İSTİNAF SEBEPLERİNİN DEĞERLENDİRİLMESİ: HMK’nın 355. maddesine göre istinaf incelemesi; istinaf dilekçesinde belirtilen sebeplerle sınırlı olarak ve kamu düzenine aykırılık görüldüğü takdirde ise resen gözetilmek suretiyle yapılmıştır. Dava, fatura alacağının tahsili talebiyle başlatılan icra takibine yapılan itirazın iptali istemine ilişkindir. Mahkemece, davanın reddine karar verilmiş ve karara karşı davacı vekili ve davalı vekili tarafından istinaf başvurusunda bulunulmuştur.
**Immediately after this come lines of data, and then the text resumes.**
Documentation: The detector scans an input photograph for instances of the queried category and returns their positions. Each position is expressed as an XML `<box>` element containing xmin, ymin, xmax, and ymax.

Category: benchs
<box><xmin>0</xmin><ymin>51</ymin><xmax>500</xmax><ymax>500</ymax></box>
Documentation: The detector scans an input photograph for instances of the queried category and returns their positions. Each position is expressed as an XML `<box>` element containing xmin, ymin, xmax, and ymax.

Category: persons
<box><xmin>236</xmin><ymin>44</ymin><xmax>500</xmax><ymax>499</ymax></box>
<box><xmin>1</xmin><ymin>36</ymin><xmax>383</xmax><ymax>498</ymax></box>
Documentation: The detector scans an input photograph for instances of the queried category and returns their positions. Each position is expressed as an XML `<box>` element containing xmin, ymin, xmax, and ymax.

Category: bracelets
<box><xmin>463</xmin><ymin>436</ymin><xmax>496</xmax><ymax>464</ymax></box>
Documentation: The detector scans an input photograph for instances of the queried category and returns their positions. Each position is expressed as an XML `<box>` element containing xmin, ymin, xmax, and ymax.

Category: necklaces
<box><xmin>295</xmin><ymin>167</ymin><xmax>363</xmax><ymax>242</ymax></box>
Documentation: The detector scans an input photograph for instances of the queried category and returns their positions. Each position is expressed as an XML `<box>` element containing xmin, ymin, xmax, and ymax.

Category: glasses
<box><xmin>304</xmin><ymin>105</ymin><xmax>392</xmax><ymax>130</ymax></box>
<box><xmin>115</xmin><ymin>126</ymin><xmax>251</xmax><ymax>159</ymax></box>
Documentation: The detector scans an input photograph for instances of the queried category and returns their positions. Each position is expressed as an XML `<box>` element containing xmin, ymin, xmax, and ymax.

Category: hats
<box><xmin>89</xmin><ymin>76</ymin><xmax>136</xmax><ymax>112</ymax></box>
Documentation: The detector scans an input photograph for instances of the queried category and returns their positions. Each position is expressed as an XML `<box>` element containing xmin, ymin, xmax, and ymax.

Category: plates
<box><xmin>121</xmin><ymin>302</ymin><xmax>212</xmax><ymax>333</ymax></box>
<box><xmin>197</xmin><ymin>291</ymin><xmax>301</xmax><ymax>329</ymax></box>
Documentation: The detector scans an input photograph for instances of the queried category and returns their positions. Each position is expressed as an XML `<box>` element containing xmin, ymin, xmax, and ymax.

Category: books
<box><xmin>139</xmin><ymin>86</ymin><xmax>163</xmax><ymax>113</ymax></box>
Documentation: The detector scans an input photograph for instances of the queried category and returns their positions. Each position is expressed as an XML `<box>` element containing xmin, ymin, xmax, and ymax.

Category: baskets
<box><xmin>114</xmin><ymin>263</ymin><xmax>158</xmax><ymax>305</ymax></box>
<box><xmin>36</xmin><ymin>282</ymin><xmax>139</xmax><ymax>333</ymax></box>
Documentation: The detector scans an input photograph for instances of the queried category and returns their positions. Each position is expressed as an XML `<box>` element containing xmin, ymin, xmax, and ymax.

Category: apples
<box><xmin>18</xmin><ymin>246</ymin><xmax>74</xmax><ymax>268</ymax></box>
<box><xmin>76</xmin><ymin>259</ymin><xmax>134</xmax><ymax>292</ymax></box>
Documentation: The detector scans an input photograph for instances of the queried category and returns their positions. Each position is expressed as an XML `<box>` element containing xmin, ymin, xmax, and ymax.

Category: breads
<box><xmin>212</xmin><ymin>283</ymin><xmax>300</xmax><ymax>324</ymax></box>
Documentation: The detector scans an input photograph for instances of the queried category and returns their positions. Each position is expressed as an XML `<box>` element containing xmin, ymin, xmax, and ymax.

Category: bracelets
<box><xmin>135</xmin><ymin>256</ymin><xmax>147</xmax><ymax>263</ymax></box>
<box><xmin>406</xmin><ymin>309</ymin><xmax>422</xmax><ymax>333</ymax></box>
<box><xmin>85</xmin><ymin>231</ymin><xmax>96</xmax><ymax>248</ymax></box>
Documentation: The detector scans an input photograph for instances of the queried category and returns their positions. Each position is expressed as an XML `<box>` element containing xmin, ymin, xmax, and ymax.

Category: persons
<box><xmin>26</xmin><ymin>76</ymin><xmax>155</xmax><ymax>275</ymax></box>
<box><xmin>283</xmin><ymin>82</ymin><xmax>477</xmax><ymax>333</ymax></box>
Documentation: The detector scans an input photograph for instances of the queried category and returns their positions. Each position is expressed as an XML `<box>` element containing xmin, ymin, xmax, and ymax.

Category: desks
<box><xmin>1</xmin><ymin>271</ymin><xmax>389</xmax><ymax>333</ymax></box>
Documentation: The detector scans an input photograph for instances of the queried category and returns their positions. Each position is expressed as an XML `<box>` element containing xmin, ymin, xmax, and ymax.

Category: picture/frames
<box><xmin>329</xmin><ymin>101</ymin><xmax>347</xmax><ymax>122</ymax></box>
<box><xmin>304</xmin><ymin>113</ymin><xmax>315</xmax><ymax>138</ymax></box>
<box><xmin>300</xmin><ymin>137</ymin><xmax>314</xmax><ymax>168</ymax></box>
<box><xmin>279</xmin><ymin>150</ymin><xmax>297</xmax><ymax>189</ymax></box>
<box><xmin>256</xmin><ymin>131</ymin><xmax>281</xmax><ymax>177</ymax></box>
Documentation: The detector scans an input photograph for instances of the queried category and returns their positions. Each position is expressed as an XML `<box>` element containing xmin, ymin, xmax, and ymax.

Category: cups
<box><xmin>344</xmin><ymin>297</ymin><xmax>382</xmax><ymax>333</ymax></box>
DAVALI VEKİLİNİN İSTİNAF SEBEPLERİ İNCELENDİĞİNDE, Davalı vekili istinaf dilekçesi ile, yerel mahkeme tarafından %20 oranındaki tazminat talebinin göz önüne alınmadığı ve bir karar verilmediğini ileri sürmüştür. Davalı vekili cevap dilekçesi ile, haksız ve hukuki dayanaktan yoksun olarak açılmış olan davanın reddine, davacı aleyhine %20’den az olmamak üzere tazminata hükmedilmesini talep ettiği halde mahkemece bu talep yönünden olumlu/olumsuz bir karar verilmediği tesbit edilmiştir. HMK’ nın 297/2 maddesine göre mahkemenin tarafların taleplerinin her biri hakkında karar vereceği düzenlenmiş olup, yine 297/1-c. fıkrasına göre gerekçe yazılması zorunlu bulunmaktadır. HMK’ nın 297. maddesine uygun olarak verilmeyen kararın istinaf aşamasında denetlenmesine imkan bulunmamaktadır. HMK.nın 3531-a-6 mad. uyarınca; Mahkemece, uyuşmazlığın çözümünde etkili olabilecek ölçüde önemli delillerin toplanmamış veya değerlendirilmemiş olması ya da talebin önemli bir kısmı hakkında karar verilmemesi halini de bu madde kapsamında değerlendirmek gerekecektir. (Değişik 28.07.2020T.7251 Sy.Kanun-35.madde) Açıklanan nedenlerle, kararın kaldırılma sebebine göre davacının istinaf sebeplerinin bu aşamada incelenmesine yer olmadığına, davalı vekilinin istinaf başvurusunun kabulü ile, ilk derece mahkemesinin istinafa konu kararının HMK’nın 353/1.a.6. maddesi uyarınca kaldırılmasına ve davalının kötüniyet tazminatı talebi konusunda bir karar verilmek üzere dosyanın ilk derece mahkemesine gönderilmesi gerektiği kanaatine varılarak aşağıdaki hüküm kurulmuştur.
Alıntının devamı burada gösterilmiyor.